Q: Can you elaborate on the importance of being part of a writing group?
JMB: I have been fortunate to find a community of writers at GrubStreet as well as a writing group. Writing is a solitary pursuit, so having peers to offer feedback makes the work more efficient. I have found that accepting and using feedback is also a very important skill to cultivate.


The Nine, She Writes Press, 2019, from website.
Q: What were the great struggles of working on Eden? The great joys?
JMB: Being my first novel, the great joys of Eden were that I would write and write with abandon and get lost in the characters and scenery. I loved the writing life and the important themes I was able to express in my fiction. The great struggle came when I first showed the behemoth of a manuscript to an editor and realized it would need to be rewritten—several times! You can say I learned the craft of novel writing on the job. I started taking classes at GrubStreet and went through multiple revisions. Eden took me ten years to complete. In the midst, I was even so discouraged that I started writing another book. That would later become The Nine, my second novel, which came out last August.

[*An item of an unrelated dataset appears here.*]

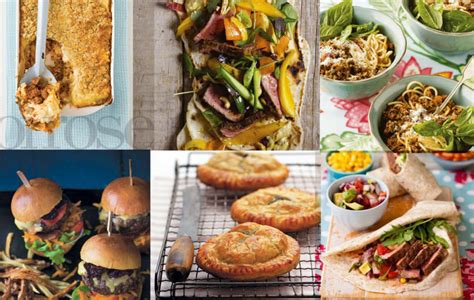 6 maklike en vinnige beesvleisresepte vir aandete   rooi rose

Q: Would you like to add anything about The Nine and the writing of it?
JMB: Whereas Eden is a multi-generational family saga, The Nine is a contemporary literary thriller with three main characters set over a period of five years. It is a suspenseful book with a scandal on a New England boarding school campus keeping the reader turning the pages, but the core theme is, again, about motherhood. Instead of mother and daughter, The Nine focuses on the mother/son relationship.
Q: How did you find the Athenæum?
JMB: I have lived on Beacon Hill for 25 years with my husband who has lived on the hill most of his life. We raised our three children on Hancock Street and then Chestnut Street. I first discovered the Athenæum through the children’s story time and children’s library. It was a weekly treat for all of us. The librarians even assisted my children with research papers over the years! When I stopped working outside the home, I used the Athenæum as a refuge—a place to sit and write as well as to borrow many books. I am an avid reader and I absolutely love the collection.
Q: What appeals to you about the Athenæum?
JMB: The environment is like no other. There is a sense of history and tradition and something about the seriousness of study, reading, and research that is contagious.
Q: Any projects on the horizon you’re able to talk about here?
JMB: Besides keeping up my blog, and writing book reviews, I am happily working on my third novel, which is set in contemporary New York City. Like my first two novels rich with biblical metaphor, this will be a modern retelling of the David and Bathsheba story. I had intended for this timeless story to be set against a #metoo backdrop and now, of course, it is set in the midst of a pandemic as well.